Capitol Journal: California must enforce ‘use’ law — now

Capitol Journal

Recently I bought a small TV set after trudging for what seemed like 40 miles through Wal-Mart. The price was OK: $158 plus an $8 recycling fee and $13.83 sales tax.

A colleague bought a similar TV while sitting comfortably at his desktop computer and clicking onto The list price was roughly the same as mine. But there was no add-on fee or sales tax. Not even a delivery charge.

How do California retailers compete against that? Increasingly, they can’t. It’s tough enough when your customers have to navigate parking lots and expend shoe leather. But when a rival can also offer tax-free merchandise, that’s plain unfair.

Actually, my colleague does owe a “use” tax on the TV. The sales and use tax are one and the same. The sales tax is collected by a merchant and forwarded to the state. If it isn’t collected, the consumer still owes the tax if he uses the merchandise in California. That has been the law since 1935.


But I’m not going to turn in the guy or bug him. The use tax isn’t enforced on consumers unless they’re buying a car or a boat. And it’s defying human nature to expect people to voluntarily hand over money unless there’s a penalty for keeping it in their pockets.

If government wants the money badly enough — and these days it certainly should — it needs to aggressively go after the tax itself.

And that raises the question: What are Gov. Jerry Brown and the Legislature waiting for? There’s a $26.6-billion budget hole to be filled, and lawmakers have approved plans for plugging less than half.

I mean, regardless of whether you favor raising taxes — regardless of whether you support the governor’s plan to extend higher income, sales and vehicle levies for five more years — at least we should all agree that taxes already owed should be collected.

It puzzles me why there isn’t an uproar in the state Capitol about the revenue need and the fundamental fairness of forcing e-tailers such as Amazon to tack the sales tax onto their customers’ bills.

There does seem to be some lukewarm enthusiasm for the idea and legislation is crawling, but Brown has not taken a position.

This is Assemblywoman Nancy Skinner’s third year chasing e-tailers. The Berkeley Democrat is pushing a bill similar to one that Gov. Arnold Schwarzenegger vetoed two years ago. She thinks prospects are improving.

“This is the first year where California businesses are on board,” she says. “We’ve got the wholesale support of big retailers and small mom-and-pops.

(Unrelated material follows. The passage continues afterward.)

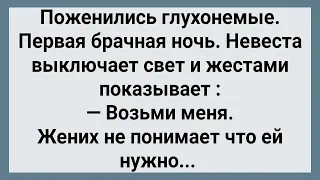 Поженились глухонемые. Первая брачная ночь. Невеста выключает свет и жестами показывает :
— Возьми меня.
Жених не понимает что ей нужно...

California businesses are finally fed up.”


Bill Dombrowski, president of the California Retailers Assn., says, “It’s a competitive issue we can’t allow to continue. The battle’s on. It’s going to happen. And eventually Washington, D.C., is going to have to do something.”

It is a growing national problem that several recession-plagued states — New York, Illinois, Texas and Colorado, among others — have been fighting.

Federal law requires e-tailers and mail cataloguers to collect sales tax only if they have a physical presence in the state — a nexus — such as a traditional brick-and-mortar store or a warehouse.

New York found a way around the law, and so far it has survived court tests. Skinner’s bill, which on Monday cleared its first committee, is patterned after New York’s law. It would redefine physical nexus to include a dot-com’s “affiliates” — website operators that provide a link to the e-tailer — in return for a commission on sales.


Amazon and e-tailer are fighting back through George Runner, a Republican member of the state Board of Equalization, which administers the sales tax. Both have written him that they’ll unload their California affiliates if the Skinner bill is enacted.

“There are as many as 25,000 Internet affiliate businesses in the state that could be wiped out by this bill,” Runner says. “The bill simply won’t work. Out-of-state retailers will cut ties with their California affiliates and continue selling to California consumers.”

He says California affiliates paid $124 million in state income taxes in 2009.

So be it. Holding affiliates hostage in a desperate effort to continue tax-exempt merchandizing shouldn’t be condoned. Barnes & Noble, which does collect the sales tax, has offered to pick up some of the Amazon affiliates. Other online retailers could, too.


If the tax-free e-tailers retained their affiliate marketers and began collecting the taxes, Skinner estimates, her bill would net between $250 million and $500 million annually for the bleeding state general fund.

But California this year will be stiffed much more: $1.7 billion in taxes that should have been paid on Web purchases, according to a University of Tennessee study.

Another bill, by state Sen. Loni Hancock (D-Berkeley), would grant the Board of Equalization more power to force tax collections. She estimates it could gain the state more than $1 billion annually.

A key backer is Democratic equalization board member Betty Yee.


“Amazon used to argue that it didn’t have the capability to collect the taxes, given the various different tax rates,” she says. “They can track individual consumer preferences about products but can’t track sales taxes? That’s kind of crazy.”

Runner says, “The only way to solve this problem is with a national solution. You can’t do it piecemeal.”

Perhaps. But a lot of California retailers could fold before the feds ride to their rescue. Meanwhile, deficit-plagued states are denied the taxes they’re owed.

Sacramento politicians should move swiftly to protect local businesses and demand the state’s legal share. They should get off their inertia.